:: Exercises ::
**A.** Can you set down, word for word, the part of the court report that opens with the words containing "A TEENAGER was" and closes with "later in hospital."?
**B.** Could you take the court report on Luke Woolf's death further, carrying on from its final sentence?

:: Extract to read ::
A TEENAGER was beaten up in the middle of the night, dragged across a street and left to die in a children’s play area, a court heard.

Luke Woolf, 18, never regained consciousness and died several months later in hospital.

Three days after the attack Scott Townson, 21, handed himself in to police telling them he had repeatedly punched and kicked Mr Woolf in self defence thinking he had broken into his Southampton home.

It was not until he had switched the light on that he realised he was a former fellow resident.

However prosecutors argued that the level of violence went beyond self defence causing Mr Woolf severe head injuries.

Michael Vere-Hodge QC told Salisbury Crown Court: “It went on to become a punishment, a beating.”

Apart from the head injuries, Mr Woolf had also suffered so much bruising to his face and body his mother did not recognise him, the court was told.

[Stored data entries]

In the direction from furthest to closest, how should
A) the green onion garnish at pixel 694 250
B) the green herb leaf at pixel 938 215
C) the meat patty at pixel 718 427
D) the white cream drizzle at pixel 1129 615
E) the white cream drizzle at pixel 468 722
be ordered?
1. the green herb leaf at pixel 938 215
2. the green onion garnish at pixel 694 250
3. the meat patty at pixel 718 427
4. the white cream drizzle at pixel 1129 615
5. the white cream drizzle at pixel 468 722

:: Solved tasks ::
**A.**
A TEENAGER was beaten up in the middle of the night, dragged across a street and left to die in a children’s play area, a court heard.

Luke Woolf, 18, never regained consciousness and died several months later in hospital.

**B.**
Jurors heard there were no independent witnesses in the case.

Townson and Mr Woolf had been tenants of a house in Radcliffe Road, Northam, run by the Rainbow Project and catering for single and homeless men under 25.

A few weeks before his death on October 25, 2008, Mr Woolf had been asked to leave because he would not keep to the rules.

But he did not return his keys and that night with apparently nowhere to stay, he had returned to the property and tried to sleep there before he was attacked.

Following his arrest, Townson admitted he had taken cocaine and drunk at least a dozen pints of lager on the night of the attack.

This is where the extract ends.